■ How to complete this task:
Each line below must be transcribed with no word changed.

■ Information provided:
-----

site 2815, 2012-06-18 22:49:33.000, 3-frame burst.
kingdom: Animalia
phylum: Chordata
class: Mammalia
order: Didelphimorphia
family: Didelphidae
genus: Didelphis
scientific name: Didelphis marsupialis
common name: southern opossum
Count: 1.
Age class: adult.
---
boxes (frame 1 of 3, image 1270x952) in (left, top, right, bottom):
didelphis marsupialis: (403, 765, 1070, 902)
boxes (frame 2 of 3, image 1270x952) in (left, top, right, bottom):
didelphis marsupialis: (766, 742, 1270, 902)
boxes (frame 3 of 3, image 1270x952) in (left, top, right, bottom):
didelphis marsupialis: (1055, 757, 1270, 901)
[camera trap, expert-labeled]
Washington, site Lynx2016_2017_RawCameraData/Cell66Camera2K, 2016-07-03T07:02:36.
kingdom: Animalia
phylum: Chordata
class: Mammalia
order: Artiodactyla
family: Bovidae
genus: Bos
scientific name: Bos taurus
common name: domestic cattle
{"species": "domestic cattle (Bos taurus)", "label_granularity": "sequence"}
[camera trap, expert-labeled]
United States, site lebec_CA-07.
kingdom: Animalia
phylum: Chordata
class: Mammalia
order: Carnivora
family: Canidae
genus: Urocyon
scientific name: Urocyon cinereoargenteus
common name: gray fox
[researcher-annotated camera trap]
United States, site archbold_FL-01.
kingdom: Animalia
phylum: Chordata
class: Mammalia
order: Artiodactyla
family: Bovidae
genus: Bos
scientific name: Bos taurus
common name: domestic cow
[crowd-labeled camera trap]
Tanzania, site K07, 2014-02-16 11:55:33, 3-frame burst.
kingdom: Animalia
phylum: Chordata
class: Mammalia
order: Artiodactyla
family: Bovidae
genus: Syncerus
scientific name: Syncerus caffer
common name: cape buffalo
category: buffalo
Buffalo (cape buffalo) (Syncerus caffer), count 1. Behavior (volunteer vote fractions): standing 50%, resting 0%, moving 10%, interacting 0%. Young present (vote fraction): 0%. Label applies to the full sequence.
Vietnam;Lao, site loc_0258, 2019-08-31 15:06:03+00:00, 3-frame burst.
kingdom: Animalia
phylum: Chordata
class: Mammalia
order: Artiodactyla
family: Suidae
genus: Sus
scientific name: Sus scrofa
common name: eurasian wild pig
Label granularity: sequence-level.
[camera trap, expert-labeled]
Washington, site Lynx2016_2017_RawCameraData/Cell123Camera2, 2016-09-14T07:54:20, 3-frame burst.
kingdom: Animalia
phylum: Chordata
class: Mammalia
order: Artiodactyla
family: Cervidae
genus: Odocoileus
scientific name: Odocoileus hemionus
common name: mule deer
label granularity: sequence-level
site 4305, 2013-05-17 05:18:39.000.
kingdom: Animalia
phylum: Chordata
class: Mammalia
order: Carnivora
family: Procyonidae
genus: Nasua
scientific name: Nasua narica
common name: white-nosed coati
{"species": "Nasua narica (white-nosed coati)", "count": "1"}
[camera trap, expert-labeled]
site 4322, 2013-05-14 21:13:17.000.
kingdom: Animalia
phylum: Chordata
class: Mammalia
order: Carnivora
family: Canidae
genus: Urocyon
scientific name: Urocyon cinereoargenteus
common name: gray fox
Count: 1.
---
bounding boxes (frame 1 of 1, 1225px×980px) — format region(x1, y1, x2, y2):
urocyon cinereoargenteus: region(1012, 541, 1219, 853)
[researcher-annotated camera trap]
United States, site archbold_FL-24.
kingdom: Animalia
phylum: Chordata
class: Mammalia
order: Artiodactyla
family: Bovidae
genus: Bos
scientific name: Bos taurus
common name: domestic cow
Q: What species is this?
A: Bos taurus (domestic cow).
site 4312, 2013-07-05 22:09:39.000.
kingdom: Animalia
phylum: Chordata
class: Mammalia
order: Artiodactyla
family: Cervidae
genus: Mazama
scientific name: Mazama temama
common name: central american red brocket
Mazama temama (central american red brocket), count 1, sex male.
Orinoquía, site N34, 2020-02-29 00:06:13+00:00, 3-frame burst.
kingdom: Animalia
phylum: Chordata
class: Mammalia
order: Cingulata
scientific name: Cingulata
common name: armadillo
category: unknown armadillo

-----

■ Task response:
site 2815, 2012-06-18 22:49:33.000, 3-frame burst.
kingdom: Animalia
phylum: Chordata
class: Mammalia
order: Didelphimorphia
family: Didelphidae
genus: Didelphis
scientific name: Didelphis marsupialis
common name: southern opossum
Count: 1.
Age class: adult.
---
boxes (frame 1 of 3, image 1270x952) in (left, top, right, bottom):
didelphis marsupialis: (403, 765, 1070, 902)
boxes (frame 2 of 3, image 1270x952) in (left, top, right, bottom):
didelphis marsupialis: (766, 742, 1270, 902)
boxes (frame 3 of 3, image 1270x952) in (left, top, right, bottom):
didelphis marsupialis: (1055, 757, 1270, 901)
[camera trap, expert-labeled]
Washington, site Lynx2016_2017_RawCameraData/Cell66Camera2K, 2016-07-03T07:02:36.
kingdom: Animalia
phylum: Chordata
class: Mammalia
order: Artiodactyla
family: Bovidae
genus: Bos
scientific name: Bos taurus
common name: domestic cattle
{"species": "domestic cattle (Bos taurus)", "label_granularity": "sequence"}
[camera trap, expert-labeled]
United States, site lebec_CA-07.
kingdom: Animalia
phylum: Chordata
class: Mammalia
order: Carnivora
family: Canidae
genus: Urocyon
scientific name: Urocyon cinereoargenteus
common name: gray fox
[researcher-annotated camera trap]
United States, site archbold_FL-01.
kingdom: Animalia
phylum: Chordata
class: Mammalia
order: Artiodactyla
family: Bovidae
genus: Bos
scientific name: Bos taurus
common name: domestic cow
[crowd-labeled camera trap]
Tanzania, site K07, 2014-02-16 11:55:33, 3-frame burst.
kingdom: Animalia
phylum: Chordata
class: Mammalia
order: Artiodactyla
family: Bovidae
genus: Syncerus
scientific name: Syncerus caffer
common name: cape buffalo
category: buffalo
Buffalo (cape buffalo) (Syncerus caffer), count 1. Behavior (volunteer vote fractions): standing 50%, resting 0%, moving 10%, interacting 0%. Young present (vote fraction): 0%. Label applies to the full sequence.
Vietnam;Lao, site loc_0258, 2019-08-31 15:06:03+00:00, 3-frame burst.
kingdom: Animalia
phylum: Chordata
class: Mammalia
order: Artiodactyla
family: Suidae
genus: Sus
scientific name: Sus scrofa
common name: eurasian wild pig
Label granularity: sequence-level.
[camera trap, expert-labeled]
Washington, site Lynx2016_2017_RawCameraData/Cell123Camera2, 2016-09-14T07:54:20, 3-frame burst.
kingdom: Animalia
phylum: Chordata
class: Mammalia
order: Artiodactyla
family: Cervidae
genus: Odocoileus
scientific name: Odocoileus hemionus
common name: mule deer
label granularity: sequence-level
site 4305, 2013-05-17 05:18:39.000.
kingdom: Animalia
phylum: Chordata
class: Mammalia
order: Carnivora
family: Procyonidae
genus: Nasua
scientific name: Nasua narica
common name: white-nosed coati
{"species": "Nasua narica (white-nosed coati)", "count": "1"}
[camera trap, expert-labeled]
site 4322, 2013-05-14 21:13:17.000.
kingdom: Animalia
phylum: Chordata
class: Mammalia
order: Carnivora
family: Canidae
genus: Urocyon
scientific name: Urocyon cinereoargenteus
common name: gray fox
Count: 1.
---
bounding boxes (frame 1 of 1, 1225px×980px) — format region(x1, y1, x2, y2):
urocyon cinereoargenteus: region(1012, 541, 1219, 853)
[researcher-annotated camera trap]
United States, site archbold_FL-24.
kingdom: Animalia
phylum: Chordata
class: Mammalia
order: Artiodactyla
family: Bovidae
genus: Bos
scientific name: Bos taurus
common name: domestic cow
Q: What species is this?
A: Bos taurus (domestic cow).
site 4312, 2013-07-05 22:09:39.000.
kingdom: Animalia
phylum: Chordata
class: Mammalia
order: Artiodactyla
family: Cervidae
genus: Mazama
scientific name: Mazama temama
common name: central american red brocket
Mazama temama (central american red brocket), count 1, sex male.
Orinoquía, site N34, 2020-02-29 00:06:13+00:00, 3-frame burst.
kingdom: Animalia
phylum: Chordata
class: Mammalia
order: Cingulata
scientific name: Cingulata
common name: armadillo
category: unknown armadillo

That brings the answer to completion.